29 de octubre de 2012

Aterrizaje en Barcelona



A veces tengo sueños malaleche, arteros, y la misión de volver a la realidad me cuesta un perú (o por qué no un australia o incluso una unión soviética). Se trata, entonces, de aterrizar con elegancia, disimulando el caos. Y sobre todo es terrible si estoy de viaje. En casos así, al despertarme, se me aplica una doble patada al riñón. Despierto y no entiendo el sueño del que caí, pero tampoco dónde estoy. A la modificación de la realidad cotidiana que opera el viaje, se le agrega esta otra puntual, la que me aplica el sueño malaleche. Esta segunda patada proviene de adentro y no tiene que ver con levantarse y ver por el balcón una callejuela llena de banderas catalanas. Es demasiado.

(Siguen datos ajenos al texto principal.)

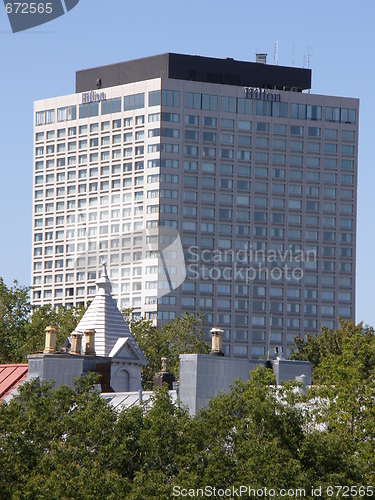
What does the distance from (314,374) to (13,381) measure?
42.9 metres

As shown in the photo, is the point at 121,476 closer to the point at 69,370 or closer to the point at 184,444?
the point at 184,444

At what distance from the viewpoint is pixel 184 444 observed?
186 ft

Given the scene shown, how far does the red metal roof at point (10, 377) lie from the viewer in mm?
88062

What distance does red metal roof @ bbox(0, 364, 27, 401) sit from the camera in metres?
88.1

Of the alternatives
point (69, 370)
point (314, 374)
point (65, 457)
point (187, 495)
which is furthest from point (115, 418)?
point (314, 374)

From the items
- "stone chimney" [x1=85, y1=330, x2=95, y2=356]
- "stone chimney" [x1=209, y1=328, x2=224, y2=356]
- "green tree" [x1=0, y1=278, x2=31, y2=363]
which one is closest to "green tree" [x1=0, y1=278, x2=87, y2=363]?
"green tree" [x1=0, y1=278, x2=31, y2=363]

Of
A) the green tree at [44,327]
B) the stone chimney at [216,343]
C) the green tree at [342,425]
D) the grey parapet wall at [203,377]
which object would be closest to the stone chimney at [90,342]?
the stone chimney at [216,343]

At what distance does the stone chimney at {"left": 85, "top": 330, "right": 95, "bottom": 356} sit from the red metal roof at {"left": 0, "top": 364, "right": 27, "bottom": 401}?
437 cm

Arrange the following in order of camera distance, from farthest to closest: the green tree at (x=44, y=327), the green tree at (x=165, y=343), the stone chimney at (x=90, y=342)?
the green tree at (x=165, y=343) → the green tree at (x=44, y=327) → the stone chimney at (x=90, y=342)

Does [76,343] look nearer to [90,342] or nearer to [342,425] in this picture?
[90,342]

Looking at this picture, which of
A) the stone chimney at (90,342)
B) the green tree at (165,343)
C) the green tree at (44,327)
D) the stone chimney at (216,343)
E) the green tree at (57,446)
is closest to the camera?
the green tree at (57,446)

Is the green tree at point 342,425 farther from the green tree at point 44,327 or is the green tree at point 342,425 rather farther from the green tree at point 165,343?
the green tree at point 165,343

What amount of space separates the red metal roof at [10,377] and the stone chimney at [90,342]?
→ 437 cm

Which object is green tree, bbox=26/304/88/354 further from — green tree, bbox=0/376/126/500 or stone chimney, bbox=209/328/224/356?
green tree, bbox=0/376/126/500
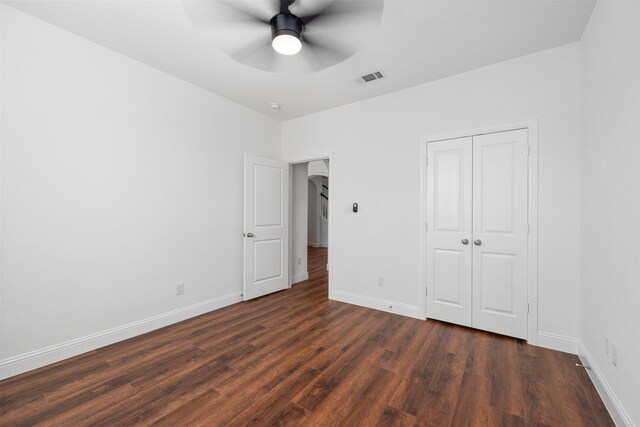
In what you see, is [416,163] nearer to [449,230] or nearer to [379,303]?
[449,230]

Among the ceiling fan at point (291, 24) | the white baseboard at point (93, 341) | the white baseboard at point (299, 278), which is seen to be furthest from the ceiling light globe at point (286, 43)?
the white baseboard at point (299, 278)

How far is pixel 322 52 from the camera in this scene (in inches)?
72.1

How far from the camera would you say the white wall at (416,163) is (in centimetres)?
256

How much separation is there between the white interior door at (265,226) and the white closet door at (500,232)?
110 inches

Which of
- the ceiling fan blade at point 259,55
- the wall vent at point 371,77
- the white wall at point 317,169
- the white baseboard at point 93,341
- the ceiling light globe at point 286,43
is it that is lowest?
the white baseboard at point 93,341

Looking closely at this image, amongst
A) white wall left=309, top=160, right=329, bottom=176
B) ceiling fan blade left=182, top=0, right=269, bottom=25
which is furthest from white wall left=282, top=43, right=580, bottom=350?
white wall left=309, top=160, right=329, bottom=176

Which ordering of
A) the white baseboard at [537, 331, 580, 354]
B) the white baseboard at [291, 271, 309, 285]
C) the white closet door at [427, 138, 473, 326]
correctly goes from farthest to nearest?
the white baseboard at [291, 271, 309, 285] → the white closet door at [427, 138, 473, 326] → the white baseboard at [537, 331, 580, 354]

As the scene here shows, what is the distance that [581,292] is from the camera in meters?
2.45

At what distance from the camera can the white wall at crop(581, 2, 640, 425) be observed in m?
1.50

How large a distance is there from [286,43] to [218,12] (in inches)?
15.2

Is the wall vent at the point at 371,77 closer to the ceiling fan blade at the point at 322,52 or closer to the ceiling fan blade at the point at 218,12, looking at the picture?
the ceiling fan blade at the point at 322,52

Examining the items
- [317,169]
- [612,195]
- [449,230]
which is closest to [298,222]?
[449,230]

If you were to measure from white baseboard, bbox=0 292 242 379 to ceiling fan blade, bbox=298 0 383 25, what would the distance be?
10.6 feet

¿Con qué soñé? Sólo sé en concreto que se trata de los fantasmas. En este caso de los míos. No alcanza con viajar para despistarlos o perderlos. Como no son corpóreos, caben en cualquier valija y uno anda llevándolos por todos lados. Son los fantasmas, claro, pero igual me levanto, y sé desde los tres años que tengo que mear, cambiarme, comer algo y salir. Alguien que se está untando un pan con mermelada me dice where are you from y logro responder bien, o sea, lo de siempre. Es un buena señal. Es que hay una parte nuestra, la práctica, que nunca deja de funcionar. Luego viene el café y las charlas sobre los últimos goles de Messi, que también harán lo suyo e irán poniendo cada cosa en su lugar, como nos cantaban las señoritas en el jardín de infantes.